Lisa started her career working with communication and has now worked for several years with sustainable transport at Trafikverket, The Swedish Transport Administration. Applying to the Research school was her own initiative, as a way to develop her work and knowledge of sustainability issues. For Alexandra, who is a PhD student at Chalmers and partly financed by Mistra Urban Futures, the course is compulsory. In her research, Alexandra studies the environmental impact of consumption and how changed purchasing processes can help municipalities achieve their environmental goals. In order for the research to be applicable, part of the work involves taking in views of the practice.
- I have gotten many more tools to use and ideas on how to get the municipalities and other organizations engaged and knowledge about how to gather the right people in the right place, she explains.
A central concept that forms both the set up and content of the course is co-production. Bringing together researchers and practitioners in the same course is in itself an example of a co-production methodology. A large part of the course is also devoted to allow participants to study, discuss and evaluate cases from different parts of the world where co-production has been used in both research and practice to generate new knowledge.
- The view I have gained is that co-production is a great deal about taking advantage of all the relevant knowledge available from the actors involved, sometimes they are found were you least expect them, Lisa explains.
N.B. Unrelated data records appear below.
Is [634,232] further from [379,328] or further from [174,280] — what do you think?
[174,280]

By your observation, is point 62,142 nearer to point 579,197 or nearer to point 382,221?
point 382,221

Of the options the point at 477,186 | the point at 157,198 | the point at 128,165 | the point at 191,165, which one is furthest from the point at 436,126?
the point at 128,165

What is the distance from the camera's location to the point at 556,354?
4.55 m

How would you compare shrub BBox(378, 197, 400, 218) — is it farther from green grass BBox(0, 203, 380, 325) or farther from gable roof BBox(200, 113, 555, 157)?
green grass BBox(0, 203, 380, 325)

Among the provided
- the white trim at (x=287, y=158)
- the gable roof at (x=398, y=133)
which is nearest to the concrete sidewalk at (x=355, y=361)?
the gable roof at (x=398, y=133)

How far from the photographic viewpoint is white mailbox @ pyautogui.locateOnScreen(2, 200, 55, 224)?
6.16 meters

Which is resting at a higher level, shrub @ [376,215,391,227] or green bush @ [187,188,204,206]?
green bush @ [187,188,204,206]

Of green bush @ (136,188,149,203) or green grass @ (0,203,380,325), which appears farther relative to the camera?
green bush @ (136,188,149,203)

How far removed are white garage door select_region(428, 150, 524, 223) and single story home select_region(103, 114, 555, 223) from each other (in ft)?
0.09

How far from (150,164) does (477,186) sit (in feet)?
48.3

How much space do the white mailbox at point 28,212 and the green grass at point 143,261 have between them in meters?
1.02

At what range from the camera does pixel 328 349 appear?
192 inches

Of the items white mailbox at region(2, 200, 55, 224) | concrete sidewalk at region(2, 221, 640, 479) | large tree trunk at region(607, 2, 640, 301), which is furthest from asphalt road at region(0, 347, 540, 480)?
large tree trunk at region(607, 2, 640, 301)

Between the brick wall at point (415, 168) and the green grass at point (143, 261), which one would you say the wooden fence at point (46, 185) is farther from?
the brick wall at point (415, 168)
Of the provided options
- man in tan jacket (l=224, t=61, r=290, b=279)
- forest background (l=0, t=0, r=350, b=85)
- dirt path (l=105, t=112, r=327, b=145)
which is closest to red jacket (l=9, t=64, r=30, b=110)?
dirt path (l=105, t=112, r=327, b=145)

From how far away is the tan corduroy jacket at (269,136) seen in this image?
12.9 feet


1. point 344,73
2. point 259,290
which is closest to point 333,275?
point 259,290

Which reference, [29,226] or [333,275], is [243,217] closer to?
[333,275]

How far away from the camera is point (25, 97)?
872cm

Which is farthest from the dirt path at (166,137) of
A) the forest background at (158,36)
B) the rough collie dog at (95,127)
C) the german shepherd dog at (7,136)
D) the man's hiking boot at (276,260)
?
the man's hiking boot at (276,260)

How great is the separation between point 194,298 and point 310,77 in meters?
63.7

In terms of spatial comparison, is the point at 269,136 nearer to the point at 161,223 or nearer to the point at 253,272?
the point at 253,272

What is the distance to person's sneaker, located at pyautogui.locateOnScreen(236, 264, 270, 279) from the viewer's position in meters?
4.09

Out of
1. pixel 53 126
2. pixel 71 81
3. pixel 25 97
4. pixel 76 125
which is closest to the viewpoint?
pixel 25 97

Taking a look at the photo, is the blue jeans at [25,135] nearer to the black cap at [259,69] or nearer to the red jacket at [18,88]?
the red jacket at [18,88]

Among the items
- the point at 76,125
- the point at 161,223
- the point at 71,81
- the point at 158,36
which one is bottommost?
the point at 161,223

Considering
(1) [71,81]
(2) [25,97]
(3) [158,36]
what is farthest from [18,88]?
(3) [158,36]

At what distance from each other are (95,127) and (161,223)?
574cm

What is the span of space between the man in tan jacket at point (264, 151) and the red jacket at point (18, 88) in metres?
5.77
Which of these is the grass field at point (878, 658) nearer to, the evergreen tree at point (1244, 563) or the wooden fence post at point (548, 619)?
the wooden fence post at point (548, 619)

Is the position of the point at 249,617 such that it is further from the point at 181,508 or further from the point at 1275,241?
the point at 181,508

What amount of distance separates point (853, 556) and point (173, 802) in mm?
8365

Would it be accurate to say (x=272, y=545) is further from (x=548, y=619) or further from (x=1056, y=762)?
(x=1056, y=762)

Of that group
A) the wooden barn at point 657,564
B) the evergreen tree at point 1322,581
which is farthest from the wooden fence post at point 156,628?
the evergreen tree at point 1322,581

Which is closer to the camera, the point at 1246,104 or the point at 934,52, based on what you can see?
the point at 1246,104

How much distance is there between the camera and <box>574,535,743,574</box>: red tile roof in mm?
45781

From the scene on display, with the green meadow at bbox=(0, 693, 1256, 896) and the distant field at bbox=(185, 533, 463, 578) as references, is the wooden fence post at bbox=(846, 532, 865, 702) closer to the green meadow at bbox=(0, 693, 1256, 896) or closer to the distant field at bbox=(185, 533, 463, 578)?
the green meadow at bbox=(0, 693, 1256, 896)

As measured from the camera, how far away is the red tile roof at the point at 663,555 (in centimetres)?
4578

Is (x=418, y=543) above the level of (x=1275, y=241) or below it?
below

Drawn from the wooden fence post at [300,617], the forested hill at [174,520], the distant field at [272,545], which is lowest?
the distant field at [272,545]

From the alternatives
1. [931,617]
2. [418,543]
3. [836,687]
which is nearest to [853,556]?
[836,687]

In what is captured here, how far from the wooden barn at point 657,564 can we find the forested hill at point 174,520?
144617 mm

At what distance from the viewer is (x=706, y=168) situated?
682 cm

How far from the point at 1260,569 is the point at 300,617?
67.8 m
Both Lisa and Alexandra express that they feel hopeful and inspired by the many examples they have learned. But they also emphasize the difficulties and challenges that lie in existing structures, which are also visible in their own organizations. Lisa tells us that Trafikverket, The Swedish Transport Administration has come a long way, by working with methods that include different dialogues with those affected by a problem and together try to come up with solutions.
- We have an open atmosphere and welcome comments and feedback. But we have a great deal left to do to really embrace a co-production approach. In practice, there are many obviously good solutions that are generated that cannot be achieved because they “fall in between” in terms of responsibilities and they lack funding for implementation, she explains.
A concrete example is a proposal for a new cycle path, which is a municipal concern because it is not in connection to a state road, and where the municipality may lack funding for that investment.
Thanks to the course, Lisa feels that she can offer advice to provide new analyzes and suggestions on methods and solutions internally.
- I do the best I can with the conditions I have, but I would not have been able to come back with such good suggestions if I had not gone this course, she says.
New research ideas
Alexandra addresses similar challenges in her research, including the requirement to show robust data to be able to publish scientific articles.
- It's not always that someone's point of view can count, making it a challenge to get it into the process.
A change that Alexandra hopes for is that transdisciplinary research begins to be more accepted, as it is still not common. The main feature of this research is that non-academic actors are involved, for example, users.
- That's what I want my research to be about and that's where I've grown and learned a lot from this course. I have so many ideas for my dissertation now, that I never reflected on before, she says.
There is no doubt that Alexandra and Lisa are happy with the course, but it is demanding. On the question if there is something they are lacking; the unanimous answer is time!
- We have many in depth discussions about subjects that on the surface appear very simple. We never have enough time, Lisa says.
- Yes, I'm completely wiped out after two course days, Alexandra emphasizes with a smile.
SHORT FACTS MISTRA URBAN FUTURES OPEN RESEARCH SCHOOL
The course Co-producing knowledge in transdisciplinary research – From practice to theory. (2x7,5 ECTS) is divided into two parts Its directed towards you who are dealing with so called ‘wicked urban problems’ in your daily practice or who aim to address such current and future urban challenges in your PhD research, and who see the urgency for a transdisciplinary approach.